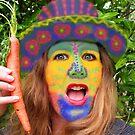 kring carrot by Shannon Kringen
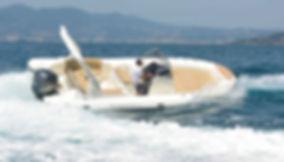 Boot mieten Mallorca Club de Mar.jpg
□ □ □ □ □
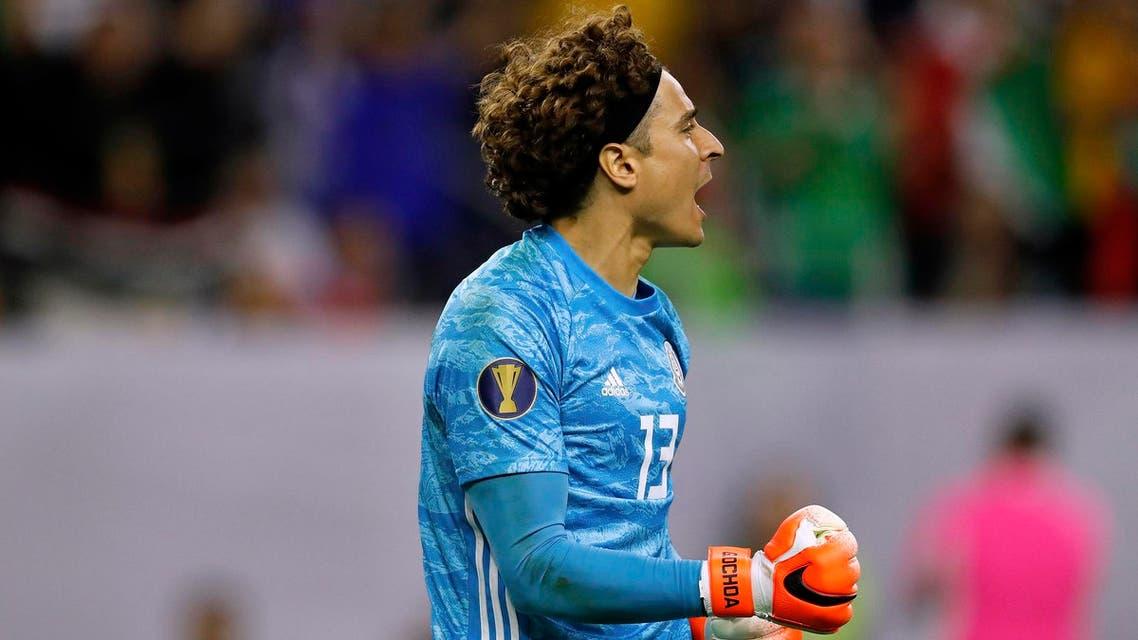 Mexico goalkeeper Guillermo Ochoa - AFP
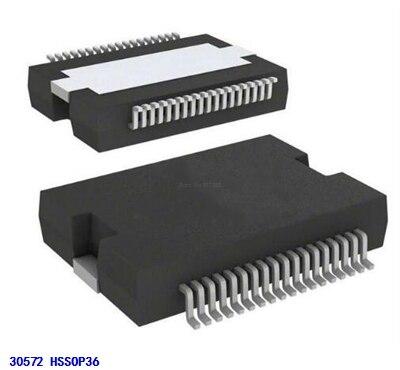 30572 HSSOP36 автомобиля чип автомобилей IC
□ □ □ □ □
### What is required
Could you transcribe exactly the entries above, but only the lines from the one with "kring carrot by Shannon Kringen" through the one with "Boot mieten Mallorca Club de Mar.jpg", and without pictures?

### Answer
 kring carrot by Shannon Kringen
 Boot mieten Mallorca Club de Mar.jpg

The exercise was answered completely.